Tarefas do exercício:
- a) Liste, sem repetir, os nomes próprios que aparecem no texto sobre a FUNAI, deixando de fora a palavra "Estado".
- b) Repita sem alterações o trecho do texto sobre a FUNAI que vai de "O Megarom Txucarramãe, administrador" até "coordenado pelos índios.", incluindo esses dois pontos.

Texto citado:
---+---

O Megarom Txucarramãe, administrador da FUNAI de Colider, talvez seja a melhor expressão de uma geração de índios que se tornaram funcionários da FUNAI, ocupando cargos de direção cuja atuação oscila entre a do servidor público e a de representante e/ou intermediário dos interesses do seu povo, muitas vezes conflitantes com os interesses do Estado, ou com a postura normalmente esperada de um funcionário público. Um exemplo dessa situação é o fato dele estar liderando neste momento um bloqueio da Br 163 e solicitando publicamente sua demissão. Com você vê essa situação em relação a sua pessoa e em relação à perspectiva de estruturação de uma ação do Estado a partir de um órgão coordenado pelos índios.

---+---

Registros armazenados:
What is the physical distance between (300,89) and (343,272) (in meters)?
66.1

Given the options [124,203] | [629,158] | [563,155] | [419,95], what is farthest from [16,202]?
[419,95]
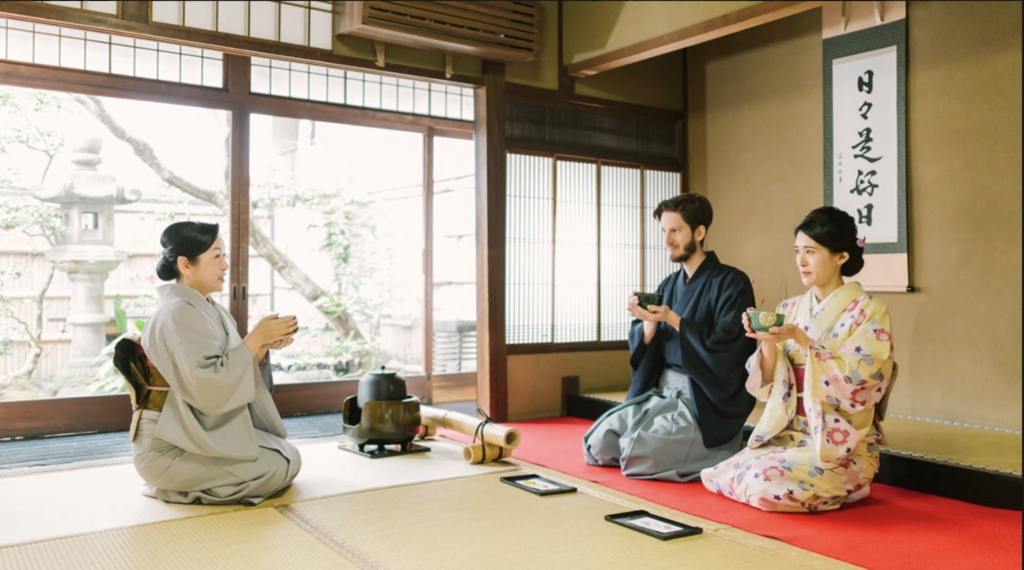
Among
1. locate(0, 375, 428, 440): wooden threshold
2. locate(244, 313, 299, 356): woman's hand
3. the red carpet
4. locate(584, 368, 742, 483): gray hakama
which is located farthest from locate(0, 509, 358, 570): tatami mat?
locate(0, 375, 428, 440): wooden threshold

---+---

Respostas dadas:
- a) Megarom Txucarramãe, FUNAI, Colider, Br 163

- b)
O Megarom Txucarramãe, administrador da FUNAI de Colider, talvez seja a melhor expressão de uma geração de índios que se tornaram funcionários da FUNAI, ocupando cargos de direção cuja atuação oscila entre a do servidor público e a de representante e/ou intermediário dos interesses do seu povo, muitas vezes conflitantes com os interesses do Estado, ou com a postura normalmente esperada de um funcionário público. Um exemplo dessa situação é o fato dele estar liderando neste momento um bloqueio da Br 163 e solicitando publicamente sua demissão. Com você vê essa situação em relação a sua pessoa e em relação à perspectiva de estruturação de uma ação do Estado a partir de um órgão coordenado pelos índios.